Every moment wasted looking back keeps us from moving forward. Life is too short, time is too precious and the stakes are too high to dwell on what might have been.
10:16 a.m. It ends with Clinton on the stage, briefly, giving a double thumbs up and waving, standing with Bill and Chelsea, and then exiting and reaching out to shake the hands—overwhelmingly female from what I can see on the livestream—that are waiting to bid her farewell and good luck.
10:24 a.m. Final thoughts: A long, gracious, and ultimately quite moving speech, obviously very difficult for her to give but probably as helpful to her battered image as to Obama’s campaign. Clinton needed to connect, without equivocation, with the electoral reality that most Democrats now perceive.
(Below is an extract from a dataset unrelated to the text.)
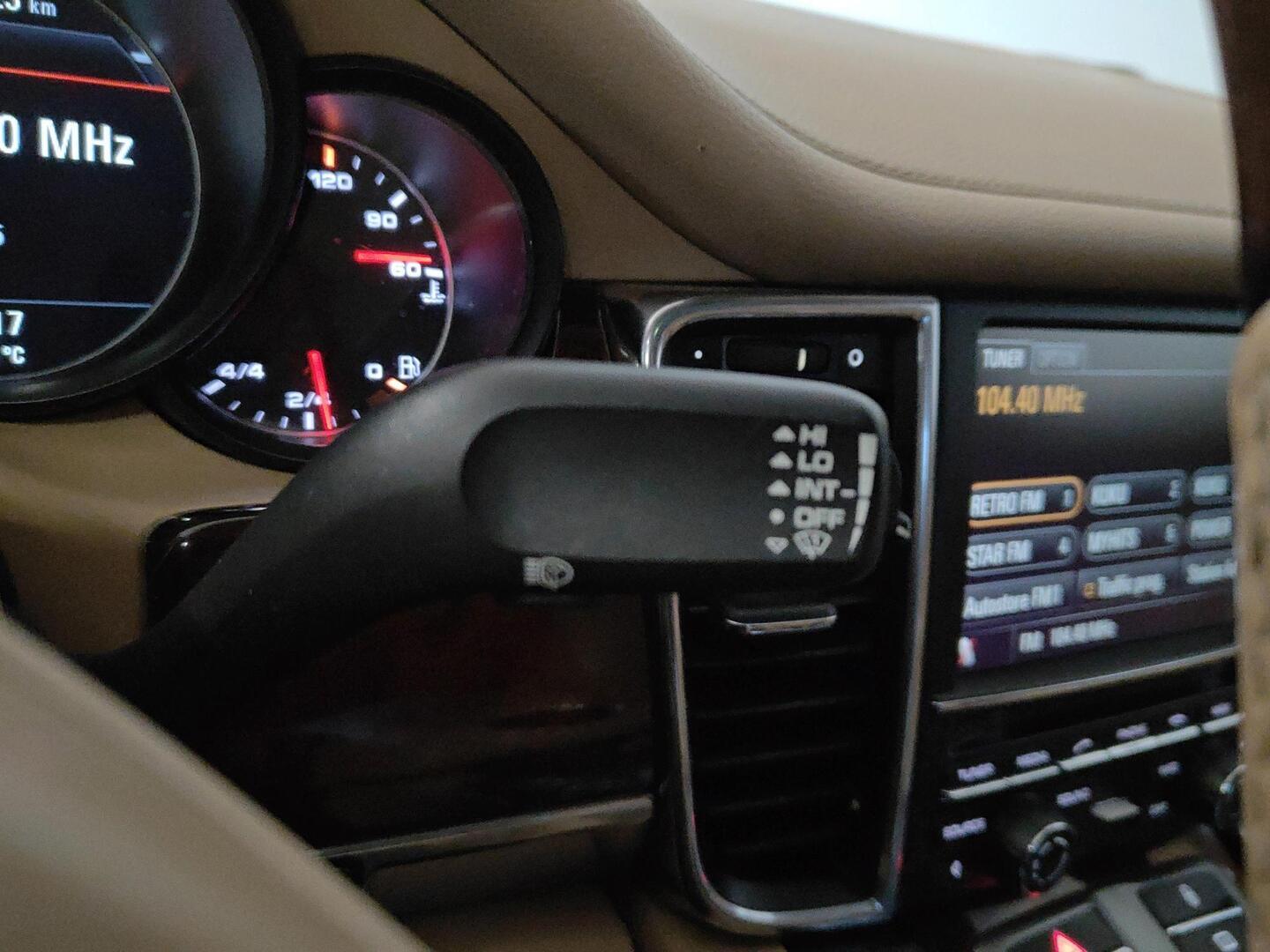 PORSCHE Panamera 2012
She did that, repeatedly throwing her support behind Obama and setting herself up to move toward the Ted Kennedy model—lose a nomination fight but move on, get back to work, and win the undying loyalty of several core Democratic constituencies (the ones she plugged repeatedly were women, gays, and lower income voters from what I remember) by proving that you’re ultimately in it for them and not for yourself.
I was also struck by how powerful it was to see Clinton finally speak honestly of her feelings about running as a woman. She couldn’t—or felt she couldn’t—do this on the campaign trail. I was glad to see her do it today. It’s a paradox that requires a little more digesting, at least for me, but Clinton seemed so much more free to speak passionately as a woman, and talk forcefully about the barriers women still face, now that she isn’t running to be the first woman president.
I don’t know who freed up this side of her—her consultants? herself?—but it was great to watch this part of Clinton come out into the open. This is obviously such a huge part of who she is, such a central aspect of her passion for politics, and it’s a shame it couldn’t be seen more clearly before today.
If she can’t be president, Clinton seemed to be saying, she will still be one of the loudest voices speaking on behalf of gender equality. It was good to hear. It’s a voice that, as she knows, America still needs.